IC 2531 contains a broad HI line. In addition, it has a luminosity class of III and regions of ionized hydrogen.

== Characteristics ==
IC 2531 is classified a late-type galaxy with a projected megaparsec of 36.8. It has an Sb morphological classification. It is seen edge-on and contains a dust lane found separating its main body into two equal components. It has a presence of filamentary features reaching its galactic halo and high circular velocity of v_{max} = 260.5 km^{−1}. IC 2531 also contains a low far-infrared flux expecting a relatively low contamination of disk light by its young star population.
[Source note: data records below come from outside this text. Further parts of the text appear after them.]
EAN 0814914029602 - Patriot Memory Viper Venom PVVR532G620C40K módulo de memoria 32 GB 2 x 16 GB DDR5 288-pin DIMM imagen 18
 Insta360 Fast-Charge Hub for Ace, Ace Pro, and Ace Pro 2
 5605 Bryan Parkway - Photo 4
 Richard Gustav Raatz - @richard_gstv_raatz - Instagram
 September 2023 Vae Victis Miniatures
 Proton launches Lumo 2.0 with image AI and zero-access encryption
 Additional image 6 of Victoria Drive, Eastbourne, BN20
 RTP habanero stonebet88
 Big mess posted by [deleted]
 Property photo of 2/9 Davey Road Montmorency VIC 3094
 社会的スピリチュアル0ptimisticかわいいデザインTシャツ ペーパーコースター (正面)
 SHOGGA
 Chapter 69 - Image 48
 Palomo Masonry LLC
What is striking about IC 2531, is the fact that its galactic budge has a peculiar box/peanut-shaped structure. Through analyzations of its atomic hydrogen (HI) content as part of the Herschel observations, a total mass of 1.37 × 10^{10} M_{Θ} was calculated. The galaxy is also shown to have both its HI and stellar disc extending towards the northeast side. It is found having outer regions slightly wrapped along its line of sight and the plane of the sky with both inclination and position angles straying 4 degrees. Furthermore, IC 2531 shows a protruding spiral arm in its disk.

== NGC 3054 group ==
IC 2531 is a member of the NGC 3054 group. There are nine members in the group besides IC 2531 and NGC 3054, including NGC 3051, NGC 3078, NGC 3084, NGC 3089, IC 2537, and two other galaxies from the European Southern Observatory Catalog, namely ESO 499-26 and ESO 499–325. IC 2531 is the largest member.